La mise en route d’un traitement donné dépend de la sévérité des symptômes et dans tous les cas il doit être instauré par un médecin spécialiste et familier avec la prise en charge de la maladie et la manipulation de ces traitements. Dans les formes légères, occasionnelles, en particulier, dans les cas ou une immobilité prolongée s’impose (voyage en avion, en voiture, spectacles, réunions), le patient peut utiliser un traitement qui sera pris « à la demande » après en avoir discuté avec le médecin pour mettre en place les modalités de cette prise médicamenteuse.

Dans tous les cas, des mesures hygiéno-diététiques telles qu’une limitation des excitants, une activité physique modérée et une hygiène du sommeil peuvent être bénéfiques et suffisantes dans les formes légères à modérées.

Dans les formes sévères à très sévères du SJSR un traitement quotidien est recommandé. La nature du traitement et sa classe thérapeutique seront déterminées par le médecin (spécialiste) prescripteur et ceci en fonction de l’histoire clinique du malade et de ses antécédents médicaux. La mise en route du traitement sera discutée avec le patient et les éventuels effets secondaires clairement exposés.

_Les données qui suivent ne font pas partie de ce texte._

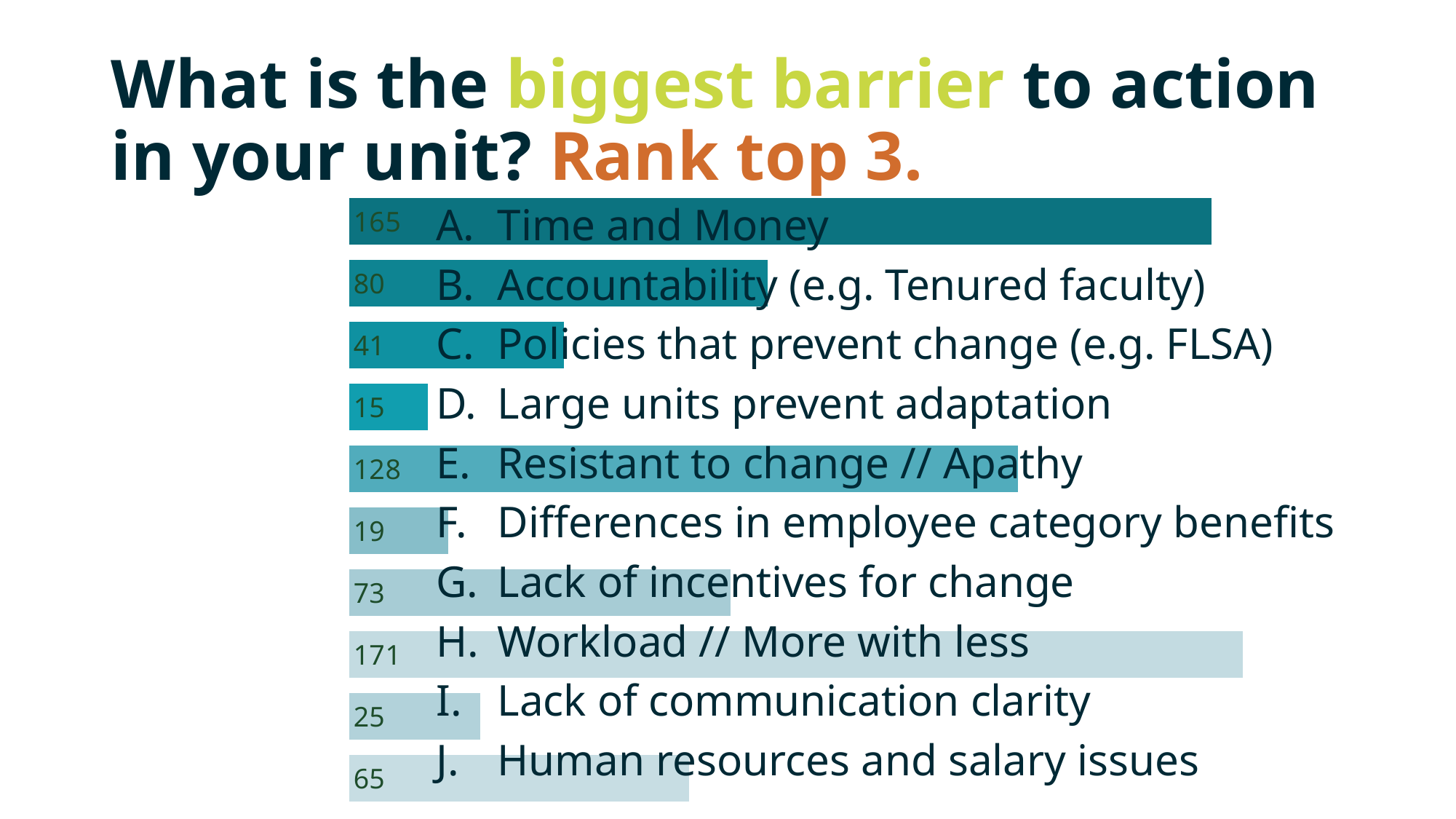
How many barrier categories are shown in the chart? 10 Which barrier has the lowest value? Large units prevent adaptation What kind of chart is shown on the slide? Bar chart Which barrier has the highest value? Workload // More with less What is the value for "Resistant to change // Apathy"? 128 What is the value for "Workload // More with less"? 171 What is the value for "Time and Money"? 165 What is the difference between the values for "Workload // More with less" and "Time and Money"? 6 Which has a larger value, "Human resources and salary issues" or "Policies that prevent change"? Human resources and salary issues What is the value for "Lack of communication clarity"? 25 What is the value for "Differences in employee category benefits"? 19 What is the difference between the values for "Accountability" and "Lack of incentives for change"? 7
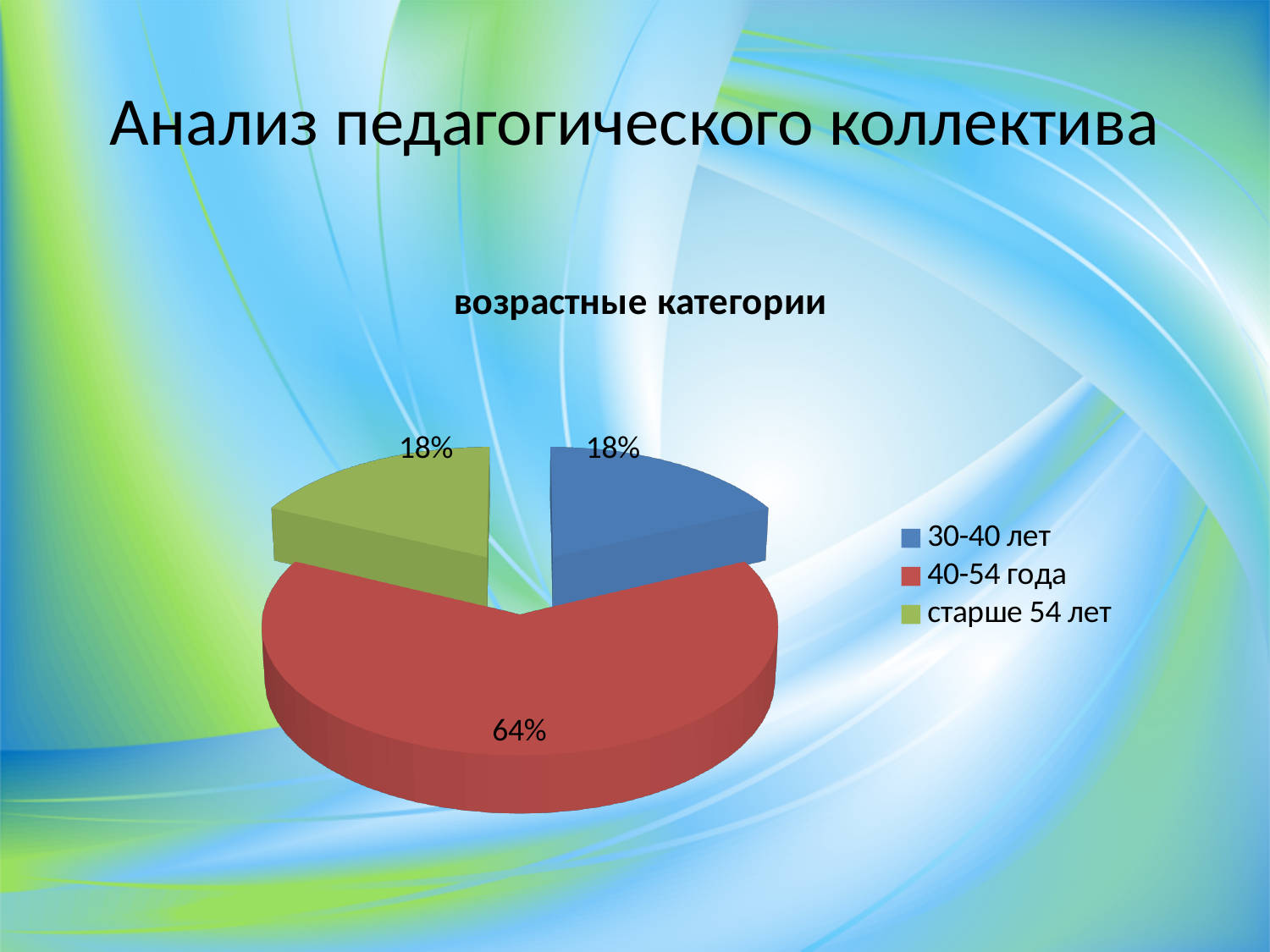
What is the difference in percentage points between the 40-54 года slice and the 30-40 лет slice? 46 What is the title of the chart? возрастные категории Do the 30-40 лет and старше 54 лет slices have the same share? Yes What share of the pie does the 40-54 года slice represent? 64% What share of the pie does the 30-40 лет slice represent? 18% How many slices does the pie chart have? 3 What kind of chart is shown on the slide? Pie chart Which age category has the largest share of the pie? 40-54 года Which is larger, the share for 40-54 года or the share for старше 54 лет? 40-54 года What share of the pie does the старше 54 лет slice represent? 18% Which colour represents the 40-54 года category in the legend? Red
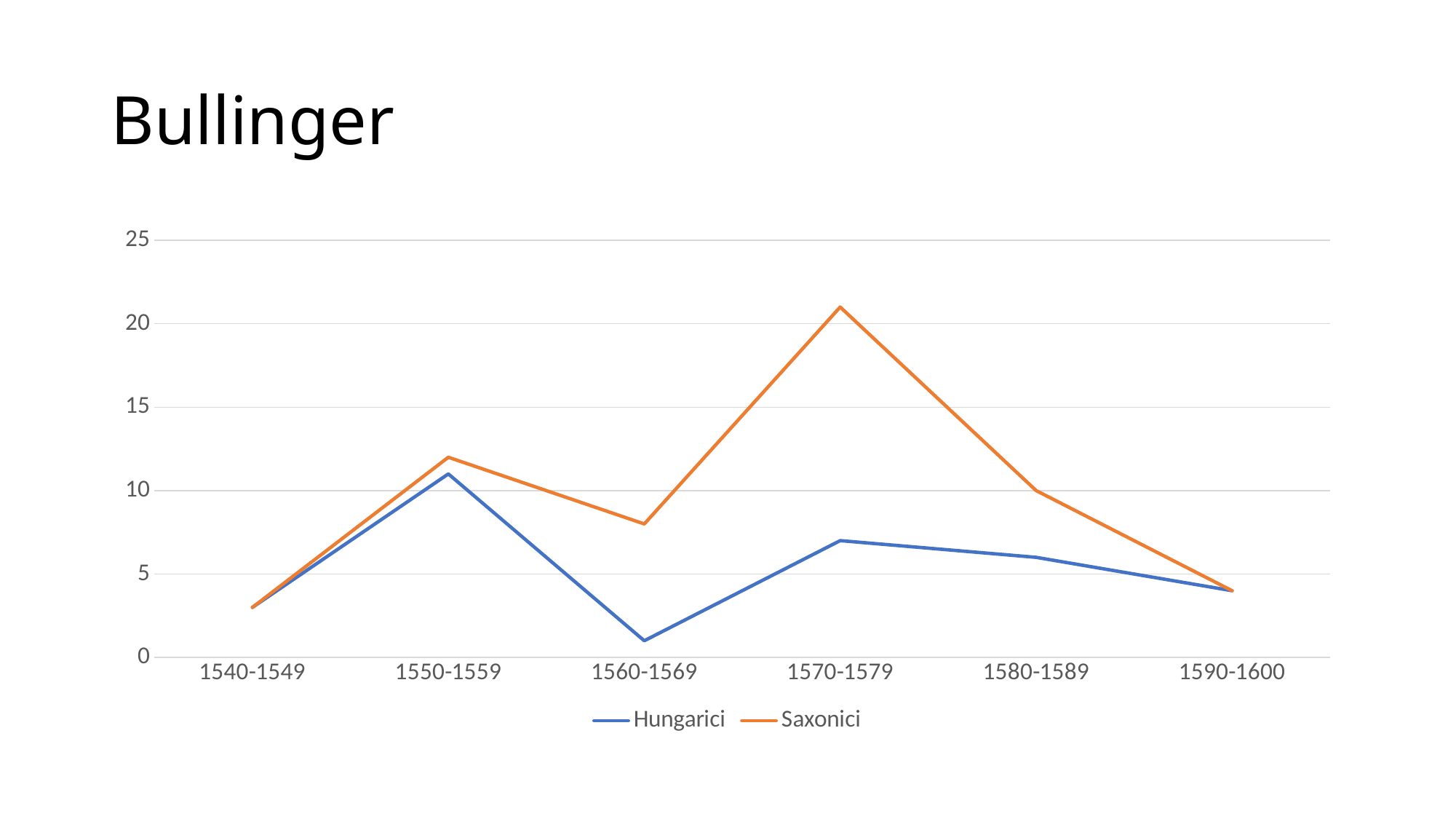
Does the Saxonici series rise or fall from 1570-1579 to 1590-1600? fall How many time periods are shown on the x axis? 6 In which period does the Saxonici series reach its highest value? 1570-1579 In which period does the Hungarici series reach its lowest value? 1560-1569 Is the value for Hungarici in 1550-1559 greater or less than 10? greater Is the value for Hungarici in 1560-1569 greater or less than 5? less In which period does the Hungarici series reach its highest value? 1550-1559 What kind of chart is shown on the slide? line chart Which series has the larger value in 1570-1579, Hungarici or Saxonici? Saxonici How many series does the legend list? 2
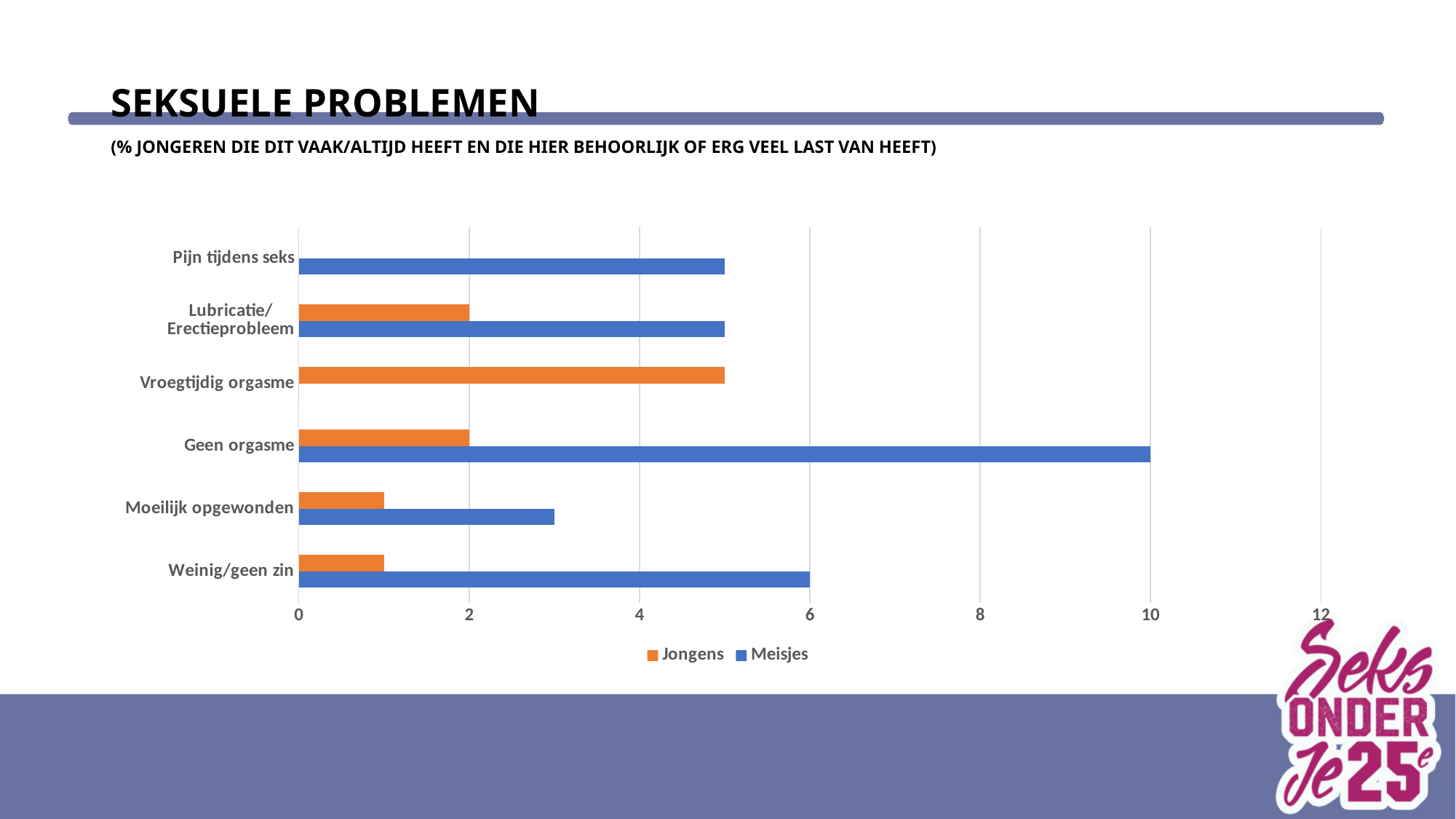
What is the difference between the Meisjes and Jongens values for Geen orgasme? 8 What is the value for Jongens for Lubricatie/Erectieprobleem? 2 Which category has the highest value for Meisjes? Geen orgasme How many categories are shown on the chart? 6 What kind of chart is shown on the slide? bar chart How many series does the legend list? 2 Is the value for Meisjes for Pijn tijdens seks greater or less than 4? greater Which category has the highest value for Jongens? Vroegtijdig orgasme What is the value for Meisjes for Geen orgasme? 10 Which series has the larger value for Weinig/geen zin, Jongens or Meisjes? Meisjes What is the value for Jongens for Geen orgasme? 2 What is the value for Meisjes for Weinig/geen zin? 6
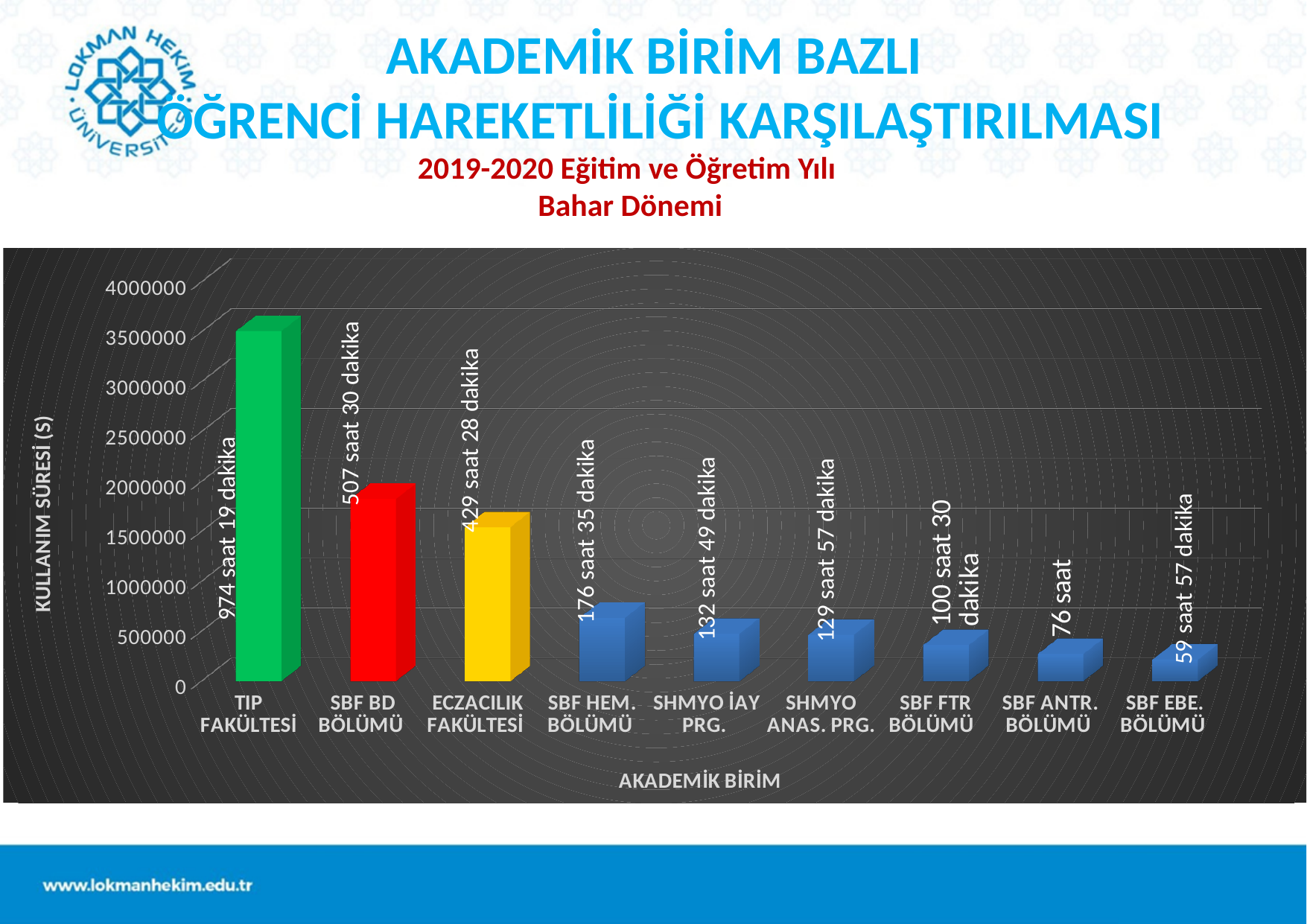
What type of chart is shown on the slide? Bar chart What is the value shown for SBF BD BÖLÜMÜ? 507 saat 30 dakika What is the value shown for TIP FAKÜLTESİ? 974 saat 19 dakika Which academic unit has the highest usage time? TIP FAKÜLTESİ What is the value shown for SBF EBE. BÖLÜMÜ? 59 saat 57 dakika Is the value for SBF EBE. BÖLÜMÜ greater or less than 500000 on the y axis? less Which academic unit has the lowest usage time? SBF EBE. BÖLÜMÜ What is the value shown for ECZACILIK FAKÜLTESİ? 429 saat 28 dakika How many academic units are shown on the x axis? 9 Is the value for TIP FAKÜLTESİ greater or less than 3000000 on the y axis? greater Which has a larger value, SBF HEM. BÖLÜMÜ or SBF FTR BÖLÜMÜ? SBF HEM. BÖLÜMÜ What is the value shown for SBF ANTR. BÖLÜMÜ? 76 saat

Les classes thérapeutiques les plus souvent prescrites sont :

  • Les agonistes dopaminergiques
  • Les benzodiazépines
  • Certains antiépileptiques
  • Les dérivés morphiniques

Mise en garde

Eviter l’automédication : Ce qui convient à votre voisin ne vous conviendra peut-être pas à vous et vice-versa

Conseils

Éviter ce qui peut aggraver les symptômes : le café, le thé, l’alcool, une dépense physique intense, surtout en fin de journée et certains médicaments tels que les antidépresseurs, les antihystaminiques, les neuroleptiques.

Veiller à une bonne hygiène de sommeil : coucher et lever à heure régulière, nombre d’heures de sommeil suffisant, éventuellement exercice physique modéré avant le coucher (marche, bicyclette d’appartement). Lors des crises, utiliser les petits moyens : massages, compresses d’eau froide (ou chaude pour certains), déambulation, exercices d’étirement, technique de relaxation. Une activité intellectuelle soutenue, des travaux ou des jeux captant l’attention peuvent atténuer les symptômes ou en empêcher l’apparition.